■ 原文摘录:

========================================================================

Python 支持 C 语言风格的格式化字符串方式，使用特殊的%（取模）运算符，也被称为字符串的格式化或插值运算符。其使用形式为：format % values，其中 format 中的 % 转换标记将会按照顺序或映射关系被 values 中的值替换

转换标记的形式如下：%[(somename)][flags][width][.precision][len]typecode

字段标记	含义
`%`	必须，转换符起始标记
`(somename)`	可选，映射键，转换为 `values` 中对应键的值
`flags`	可选，特殊转换形式
`width`	可选，最小字段宽度。如果为 `*`，会从 `values` 对应位置读取值，而格式化对象的值会在精度之后
`precision`	可选，精度。在 `.` 之后的数字表示显示的精确度，如果为 `*`，会从 `values` 对应位置处读取值，而格式化对象的值会在精度之后
`len`	可选，长度修饰符为：`h`、`l` 或 `L`，会被忽略
`typecode`	必须，转换类型

flags 可选的值为

`flag`	含义
`'0'`	如果数值前面有空隙，在其前面填充 `0`
`'-'`	左对齐，默认右对齐
`' '`	如果是正数会在数值前添加一个空格，与负数对齐
`'+'`	正数符号字符

其中转换类型有

转换符	含义	转换符	含义
`'d'`	十进制整数	`'o'`	八进制数
`'x'`	小写十六进制	`'X'`	大写十六进制
`'e'`	小写科学计数法	`'E'`	大写科学计数法
`'f'`	浮点数	`'g'`	浮点数，指数小于 `-4` 用十进制
`'c'`	单个 `ASCII` 字符	`'r'`	字符串，使用 `repr` 转换的对象
`'s'`	字符串，使用 `str` 转换的对象	`'a'`	字符串，使用 `ascii` 转换的对象
`'%'`	输出百分号

格式化数值

print('% .3f' % (-10.123000))
# -10.123
print('% .3f' % (10.123000))
#  10.123
print("%+10x" % 10)
#         +a
print("%03d" % 7)
# 007
print("%7.3f" % 2.3)
#   2.300
print("%6.3e" % 0.00314159265358)
# 3.142e-03
print("%s\t%s" % ('hello', 'world'))
# hello	world
print("%*.3f" % (7, 2.34567))     # 长度为 7
#   2.346
print("%*.*f" % (7, 4, 2.34567))  # 长度为 7，精度为 4
#  2.3457
print("%*.*f%%" % (7, 2, 2.3456))
#    2.35%

格式化字符

print("%s\t%s" % ('hello', 'world'))
# hello	world
print("%10s$%-12s$" % ('hello', 'world'))
#      hello$world       $
print("%c < %c" % (65, 97))
# A < a
print("List: %r" % ([65, 97]))
# List: [65, 97]
class Test:
    def __init__(self, data):
        self.data = data
        
    def __repr__(self):
        return '__repr__:' + repr(self.data)

========================================================================

■ 所给资料:
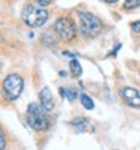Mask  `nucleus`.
Wrapping results in <instances>:
<instances>
[{
    "instance_id": "14",
    "label": "nucleus",
    "mask_w": 140,
    "mask_h": 150,
    "mask_svg": "<svg viewBox=\"0 0 140 150\" xmlns=\"http://www.w3.org/2000/svg\"><path fill=\"white\" fill-rule=\"evenodd\" d=\"M35 3L38 5V6H48V5H51L53 3V0H35Z\"/></svg>"
},
{
    "instance_id": "6",
    "label": "nucleus",
    "mask_w": 140,
    "mask_h": 150,
    "mask_svg": "<svg viewBox=\"0 0 140 150\" xmlns=\"http://www.w3.org/2000/svg\"><path fill=\"white\" fill-rule=\"evenodd\" d=\"M121 96L128 107L140 108V90L134 89V87H124L121 90Z\"/></svg>"
},
{
    "instance_id": "7",
    "label": "nucleus",
    "mask_w": 140,
    "mask_h": 150,
    "mask_svg": "<svg viewBox=\"0 0 140 150\" xmlns=\"http://www.w3.org/2000/svg\"><path fill=\"white\" fill-rule=\"evenodd\" d=\"M39 104L42 105V108L47 112H51L54 110V99H53V95H51L48 87L41 89V92H39Z\"/></svg>"
},
{
    "instance_id": "10",
    "label": "nucleus",
    "mask_w": 140,
    "mask_h": 150,
    "mask_svg": "<svg viewBox=\"0 0 140 150\" xmlns=\"http://www.w3.org/2000/svg\"><path fill=\"white\" fill-rule=\"evenodd\" d=\"M80 102H81V105L86 108V110H94V101H92V99L91 98H89L86 93H81L80 95Z\"/></svg>"
},
{
    "instance_id": "1",
    "label": "nucleus",
    "mask_w": 140,
    "mask_h": 150,
    "mask_svg": "<svg viewBox=\"0 0 140 150\" xmlns=\"http://www.w3.org/2000/svg\"><path fill=\"white\" fill-rule=\"evenodd\" d=\"M80 20V32L84 38H96L104 29V24L96 15L91 14V12H80L79 14Z\"/></svg>"
},
{
    "instance_id": "11",
    "label": "nucleus",
    "mask_w": 140,
    "mask_h": 150,
    "mask_svg": "<svg viewBox=\"0 0 140 150\" xmlns=\"http://www.w3.org/2000/svg\"><path fill=\"white\" fill-rule=\"evenodd\" d=\"M139 6H140V0H125V3H124L125 11H134Z\"/></svg>"
},
{
    "instance_id": "3",
    "label": "nucleus",
    "mask_w": 140,
    "mask_h": 150,
    "mask_svg": "<svg viewBox=\"0 0 140 150\" xmlns=\"http://www.w3.org/2000/svg\"><path fill=\"white\" fill-rule=\"evenodd\" d=\"M23 21L29 27H41L48 20V12L41 8H35L32 5H26L23 9Z\"/></svg>"
},
{
    "instance_id": "12",
    "label": "nucleus",
    "mask_w": 140,
    "mask_h": 150,
    "mask_svg": "<svg viewBox=\"0 0 140 150\" xmlns=\"http://www.w3.org/2000/svg\"><path fill=\"white\" fill-rule=\"evenodd\" d=\"M60 95H62L63 98L69 99L71 102H72L74 99H75V96H77V95H75V92H72L71 89H65V87H62V89H60Z\"/></svg>"
},
{
    "instance_id": "9",
    "label": "nucleus",
    "mask_w": 140,
    "mask_h": 150,
    "mask_svg": "<svg viewBox=\"0 0 140 150\" xmlns=\"http://www.w3.org/2000/svg\"><path fill=\"white\" fill-rule=\"evenodd\" d=\"M69 72H71V75L74 78H79L80 75H81V65H80V62L77 60V59H72L71 62H69Z\"/></svg>"
},
{
    "instance_id": "5",
    "label": "nucleus",
    "mask_w": 140,
    "mask_h": 150,
    "mask_svg": "<svg viewBox=\"0 0 140 150\" xmlns=\"http://www.w3.org/2000/svg\"><path fill=\"white\" fill-rule=\"evenodd\" d=\"M53 30L63 41H74L77 38V26L69 17H60L53 24Z\"/></svg>"
},
{
    "instance_id": "15",
    "label": "nucleus",
    "mask_w": 140,
    "mask_h": 150,
    "mask_svg": "<svg viewBox=\"0 0 140 150\" xmlns=\"http://www.w3.org/2000/svg\"><path fill=\"white\" fill-rule=\"evenodd\" d=\"M0 141H2L0 143V149H6V141H5V135L3 134L0 135Z\"/></svg>"
},
{
    "instance_id": "16",
    "label": "nucleus",
    "mask_w": 140,
    "mask_h": 150,
    "mask_svg": "<svg viewBox=\"0 0 140 150\" xmlns=\"http://www.w3.org/2000/svg\"><path fill=\"white\" fill-rule=\"evenodd\" d=\"M106 3H109V5H113V3H118L119 0H104Z\"/></svg>"
},
{
    "instance_id": "2",
    "label": "nucleus",
    "mask_w": 140,
    "mask_h": 150,
    "mask_svg": "<svg viewBox=\"0 0 140 150\" xmlns=\"http://www.w3.org/2000/svg\"><path fill=\"white\" fill-rule=\"evenodd\" d=\"M27 123L35 131H45L50 126V120L45 114V110L39 104H29L27 107Z\"/></svg>"
},
{
    "instance_id": "4",
    "label": "nucleus",
    "mask_w": 140,
    "mask_h": 150,
    "mask_svg": "<svg viewBox=\"0 0 140 150\" xmlns=\"http://www.w3.org/2000/svg\"><path fill=\"white\" fill-rule=\"evenodd\" d=\"M24 89V80L18 74H9L3 80V93L9 101H17Z\"/></svg>"
},
{
    "instance_id": "8",
    "label": "nucleus",
    "mask_w": 140,
    "mask_h": 150,
    "mask_svg": "<svg viewBox=\"0 0 140 150\" xmlns=\"http://www.w3.org/2000/svg\"><path fill=\"white\" fill-rule=\"evenodd\" d=\"M71 126L77 132H92L94 131V125L86 117H75L74 120H71Z\"/></svg>"
},
{
    "instance_id": "13",
    "label": "nucleus",
    "mask_w": 140,
    "mask_h": 150,
    "mask_svg": "<svg viewBox=\"0 0 140 150\" xmlns=\"http://www.w3.org/2000/svg\"><path fill=\"white\" fill-rule=\"evenodd\" d=\"M130 27H131V30H133L134 33H140V20L131 23V24H130Z\"/></svg>"
}]
</instances>
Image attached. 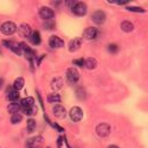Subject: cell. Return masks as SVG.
<instances>
[{"label": "cell", "mask_w": 148, "mask_h": 148, "mask_svg": "<svg viewBox=\"0 0 148 148\" xmlns=\"http://www.w3.org/2000/svg\"><path fill=\"white\" fill-rule=\"evenodd\" d=\"M71 11H72L73 14H76L78 17H83V16H85V13H87V5L82 1H77L71 7Z\"/></svg>", "instance_id": "6da1fadb"}, {"label": "cell", "mask_w": 148, "mask_h": 148, "mask_svg": "<svg viewBox=\"0 0 148 148\" xmlns=\"http://www.w3.org/2000/svg\"><path fill=\"white\" fill-rule=\"evenodd\" d=\"M1 32L5 36H12L16 31H17V26L13 21H5L3 25H1Z\"/></svg>", "instance_id": "7a4b0ae2"}, {"label": "cell", "mask_w": 148, "mask_h": 148, "mask_svg": "<svg viewBox=\"0 0 148 148\" xmlns=\"http://www.w3.org/2000/svg\"><path fill=\"white\" fill-rule=\"evenodd\" d=\"M110 130H112V128H110V126L108 125V123H100L97 127H96V133L98 136L101 138H107L108 135L110 134Z\"/></svg>", "instance_id": "3957f363"}, {"label": "cell", "mask_w": 148, "mask_h": 148, "mask_svg": "<svg viewBox=\"0 0 148 148\" xmlns=\"http://www.w3.org/2000/svg\"><path fill=\"white\" fill-rule=\"evenodd\" d=\"M66 79L70 83H77L79 79V72L75 68H70L66 70Z\"/></svg>", "instance_id": "277c9868"}, {"label": "cell", "mask_w": 148, "mask_h": 148, "mask_svg": "<svg viewBox=\"0 0 148 148\" xmlns=\"http://www.w3.org/2000/svg\"><path fill=\"white\" fill-rule=\"evenodd\" d=\"M70 119L73 121V122H79L82 119H83V112H82V109L79 107H73L71 108L70 110Z\"/></svg>", "instance_id": "5b68a950"}, {"label": "cell", "mask_w": 148, "mask_h": 148, "mask_svg": "<svg viewBox=\"0 0 148 148\" xmlns=\"http://www.w3.org/2000/svg\"><path fill=\"white\" fill-rule=\"evenodd\" d=\"M4 43V45L6 46V47H8V49H11L12 51H13L16 55H23V50H21V46H20V44L19 43H16V42H7V40H5V42H3Z\"/></svg>", "instance_id": "8992f818"}, {"label": "cell", "mask_w": 148, "mask_h": 148, "mask_svg": "<svg viewBox=\"0 0 148 148\" xmlns=\"http://www.w3.org/2000/svg\"><path fill=\"white\" fill-rule=\"evenodd\" d=\"M39 17L44 20H50L55 17V12L50 7H42L39 11Z\"/></svg>", "instance_id": "52a82bcc"}, {"label": "cell", "mask_w": 148, "mask_h": 148, "mask_svg": "<svg viewBox=\"0 0 148 148\" xmlns=\"http://www.w3.org/2000/svg\"><path fill=\"white\" fill-rule=\"evenodd\" d=\"M49 45H50L52 49H59L62 46H64V42L57 36H51L50 39H49Z\"/></svg>", "instance_id": "ba28073f"}, {"label": "cell", "mask_w": 148, "mask_h": 148, "mask_svg": "<svg viewBox=\"0 0 148 148\" xmlns=\"http://www.w3.org/2000/svg\"><path fill=\"white\" fill-rule=\"evenodd\" d=\"M97 34H98V30L95 29V27H88V29H85L84 32H83V37L85 39H89V40L95 39L97 37Z\"/></svg>", "instance_id": "9c48e42d"}, {"label": "cell", "mask_w": 148, "mask_h": 148, "mask_svg": "<svg viewBox=\"0 0 148 148\" xmlns=\"http://www.w3.org/2000/svg\"><path fill=\"white\" fill-rule=\"evenodd\" d=\"M53 115H55L57 119L62 120V119H64V117L66 116V110H65V108H64L63 106L57 104V106L53 107Z\"/></svg>", "instance_id": "30bf717a"}, {"label": "cell", "mask_w": 148, "mask_h": 148, "mask_svg": "<svg viewBox=\"0 0 148 148\" xmlns=\"http://www.w3.org/2000/svg\"><path fill=\"white\" fill-rule=\"evenodd\" d=\"M106 18L107 17H106V13L103 11H96L92 14V20L95 21V24H97V25H102L106 20Z\"/></svg>", "instance_id": "8fae6325"}, {"label": "cell", "mask_w": 148, "mask_h": 148, "mask_svg": "<svg viewBox=\"0 0 148 148\" xmlns=\"http://www.w3.org/2000/svg\"><path fill=\"white\" fill-rule=\"evenodd\" d=\"M43 143V138L42 136H33L29 139L27 141V148H39V146Z\"/></svg>", "instance_id": "7c38bea8"}, {"label": "cell", "mask_w": 148, "mask_h": 148, "mask_svg": "<svg viewBox=\"0 0 148 148\" xmlns=\"http://www.w3.org/2000/svg\"><path fill=\"white\" fill-rule=\"evenodd\" d=\"M63 84H64V81H63V78L62 77H55L52 81H51V89L53 90V91H58V90H60L62 89V87H63Z\"/></svg>", "instance_id": "4fadbf2b"}, {"label": "cell", "mask_w": 148, "mask_h": 148, "mask_svg": "<svg viewBox=\"0 0 148 148\" xmlns=\"http://www.w3.org/2000/svg\"><path fill=\"white\" fill-rule=\"evenodd\" d=\"M19 32H20V34L23 37H25V38H29V37H31V34H32V30H31L30 25H29V24H25V23L20 25Z\"/></svg>", "instance_id": "5bb4252c"}, {"label": "cell", "mask_w": 148, "mask_h": 148, "mask_svg": "<svg viewBox=\"0 0 148 148\" xmlns=\"http://www.w3.org/2000/svg\"><path fill=\"white\" fill-rule=\"evenodd\" d=\"M81 45H82V39L81 38H73L70 43H69V50L71 51V52H75L76 50H78V49L81 47Z\"/></svg>", "instance_id": "9a60e30c"}, {"label": "cell", "mask_w": 148, "mask_h": 148, "mask_svg": "<svg viewBox=\"0 0 148 148\" xmlns=\"http://www.w3.org/2000/svg\"><path fill=\"white\" fill-rule=\"evenodd\" d=\"M84 66L89 69V70H92L97 66V60L92 57H88V58H85L84 59Z\"/></svg>", "instance_id": "2e32d148"}, {"label": "cell", "mask_w": 148, "mask_h": 148, "mask_svg": "<svg viewBox=\"0 0 148 148\" xmlns=\"http://www.w3.org/2000/svg\"><path fill=\"white\" fill-rule=\"evenodd\" d=\"M121 30L122 31H125V32H132L134 30V25H133V23L128 21V20H125V21H122L121 23Z\"/></svg>", "instance_id": "e0dca14e"}, {"label": "cell", "mask_w": 148, "mask_h": 148, "mask_svg": "<svg viewBox=\"0 0 148 148\" xmlns=\"http://www.w3.org/2000/svg\"><path fill=\"white\" fill-rule=\"evenodd\" d=\"M30 38H31L32 44H34V45H39V44H40V42H42L40 34H39V32H38V31H34V32H32V34H31Z\"/></svg>", "instance_id": "ac0fdd59"}, {"label": "cell", "mask_w": 148, "mask_h": 148, "mask_svg": "<svg viewBox=\"0 0 148 148\" xmlns=\"http://www.w3.org/2000/svg\"><path fill=\"white\" fill-rule=\"evenodd\" d=\"M20 106H21L23 108H27V107H32V106H34V100H33V97H26V98H24V100H21Z\"/></svg>", "instance_id": "d6986e66"}, {"label": "cell", "mask_w": 148, "mask_h": 148, "mask_svg": "<svg viewBox=\"0 0 148 148\" xmlns=\"http://www.w3.org/2000/svg\"><path fill=\"white\" fill-rule=\"evenodd\" d=\"M20 108H21V106H19L18 103H11L7 107V110H8V113H11V114H18Z\"/></svg>", "instance_id": "ffe728a7"}, {"label": "cell", "mask_w": 148, "mask_h": 148, "mask_svg": "<svg viewBox=\"0 0 148 148\" xmlns=\"http://www.w3.org/2000/svg\"><path fill=\"white\" fill-rule=\"evenodd\" d=\"M24 84H25V81H24V78H23V77H19V78H17V79L14 81L13 89L18 91V90H20V89L24 87Z\"/></svg>", "instance_id": "44dd1931"}, {"label": "cell", "mask_w": 148, "mask_h": 148, "mask_svg": "<svg viewBox=\"0 0 148 148\" xmlns=\"http://www.w3.org/2000/svg\"><path fill=\"white\" fill-rule=\"evenodd\" d=\"M8 95H7V97H8V100H11V101H16V100H18L19 98V91H17V90H12L11 88H8Z\"/></svg>", "instance_id": "7402d4cb"}, {"label": "cell", "mask_w": 148, "mask_h": 148, "mask_svg": "<svg viewBox=\"0 0 148 148\" xmlns=\"http://www.w3.org/2000/svg\"><path fill=\"white\" fill-rule=\"evenodd\" d=\"M47 101L51 102V103H55V102H60V95L55 92V94H50L47 96Z\"/></svg>", "instance_id": "603a6c76"}, {"label": "cell", "mask_w": 148, "mask_h": 148, "mask_svg": "<svg viewBox=\"0 0 148 148\" xmlns=\"http://www.w3.org/2000/svg\"><path fill=\"white\" fill-rule=\"evenodd\" d=\"M23 110H24V113H25L26 115H29V116H32V115H34L37 113V108L34 106L27 107V108H23Z\"/></svg>", "instance_id": "cb8c5ba5"}, {"label": "cell", "mask_w": 148, "mask_h": 148, "mask_svg": "<svg viewBox=\"0 0 148 148\" xmlns=\"http://www.w3.org/2000/svg\"><path fill=\"white\" fill-rule=\"evenodd\" d=\"M34 129H36V121L33 119H29L27 120V132L33 133Z\"/></svg>", "instance_id": "d4e9b609"}, {"label": "cell", "mask_w": 148, "mask_h": 148, "mask_svg": "<svg viewBox=\"0 0 148 148\" xmlns=\"http://www.w3.org/2000/svg\"><path fill=\"white\" fill-rule=\"evenodd\" d=\"M21 120H23V116L19 113L18 114H13V115H12V117H11V122L13 123V125H17V123L21 122Z\"/></svg>", "instance_id": "484cf974"}, {"label": "cell", "mask_w": 148, "mask_h": 148, "mask_svg": "<svg viewBox=\"0 0 148 148\" xmlns=\"http://www.w3.org/2000/svg\"><path fill=\"white\" fill-rule=\"evenodd\" d=\"M127 10L130 11V12H138V13H143L145 10L142 7H136V6H127Z\"/></svg>", "instance_id": "4316f807"}, {"label": "cell", "mask_w": 148, "mask_h": 148, "mask_svg": "<svg viewBox=\"0 0 148 148\" xmlns=\"http://www.w3.org/2000/svg\"><path fill=\"white\" fill-rule=\"evenodd\" d=\"M108 50H109V52H112V53H116L119 51V46L116 44H110L108 46Z\"/></svg>", "instance_id": "83f0119b"}, {"label": "cell", "mask_w": 148, "mask_h": 148, "mask_svg": "<svg viewBox=\"0 0 148 148\" xmlns=\"http://www.w3.org/2000/svg\"><path fill=\"white\" fill-rule=\"evenodd\" d=\"M109 3L119 4V5H126V4H129V0H109Z\"/></svg>", "instance_id": "f1b7e54d"}, {"label": "cell", "mask_w": 148, "mask_h": 148, "mask_svg": "<svg viewBox=\"0 0 148 148\" xmlns=\"http://www.w3.org/2000/svg\"><path fill=\"white\" fill-rule=\"evenodd\" d=\"M44 27L47 29V30L55 29V21H49V20H46V23L44 24Z\"/></svg>", "instance_id": "f546056e"}, {"label": "cell", "mask_w": 148, "mask_h": 148, "mask_svg": "<svg viewBox=\"0 0 148 148\" xmlns=\"http://www.w3.org/2000/svg\"><path fill=\"white\" fill-rule=\"evenodd\" d=\"M75 65H77V66H84V59H82V58H79V59H75L72 62Z\"/></svg>", "instance_id": "4dcf8cb0"}, {"label": "cell", "mask_w": 148, "mask_h": 148, "mask_svg": "<svg viewBox=\"0 0 148 148\" xmlns=\"http://www.w3.org/2000/svg\"><path fill=\"white\" fill-rule=\"evenodd\" d=\"M51 125H52V126H53V127H55L56 129H58L59 132H63V128H62L60 126H58V125H56V123H51Z\"/></svg>", "instance_id": "1f68e13d"}, {"label": "cell", "mask_w": 148, "mask_h": 148, "mask_svg": "<svg viewBox=\"0 0 148 148\" xmlns=\"http://www.w3.org/2000/svg\"><path fill=\"white\" fill-rule=\"evenodd\" d=\"M3 84H4V79H3V78H0V89H1Z\"/></svg>", "instance_id": "d6a6232c"}, {"label": "cell", "mask_w": 148, "mask_h": 148, "mask_svg": "<svg viewBox=\"0 0 148 148\" xmlns=\"http://www.w3.org/2000/svg\"><path fill=\"white\" fill-rule=\"evenodd\" d=\"M108 148H119L117 146H115V145H112V146H109Z\"/></svg>", "instance_id": "836d02e7"}, {"label": "cell", "mask_w": 148, "mask_h": 148, "mask_svg": "<svg viewBox=\"0 0 148 148\" xmlns=\"http://www.w3.org/2000/svg\"><path fill=\"white\" fill-rule=\"evenodd\" d=\"M39 148H40V147H39Z\"/></svg>", "instance_id": "e575fe53"}]
</instances>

========================================================================

■ 待完成:
**a)** 根据摘录回答以下问题，答案按相同标号逐行写出：
(i) 转换标记中哪两个字段是必须的？
(ii) flag 取值 '-' 表示什么？
(iii) 转换符 'o' 表示什么？
**b)** 请把摘录中以“Python 支持 C 语言风格”开头的段落改写成简短的要点列表，保留其主要事实。
这些记录与摘录内容没有关系。

■ 练习答案:
**a)**
(i) `%` 和 `typecode`
(ii) 左对齐，默认右对齐
(iii) 八进制数

**b)**
- Python 支持 C 语言风格的字符串格式化，使用 %（取模）运算符，也称格式化或插值运算符。
- 使用形式为 format % values。
- format 中的 % 转换标记按顺序或映射关系被 values 中的值替换。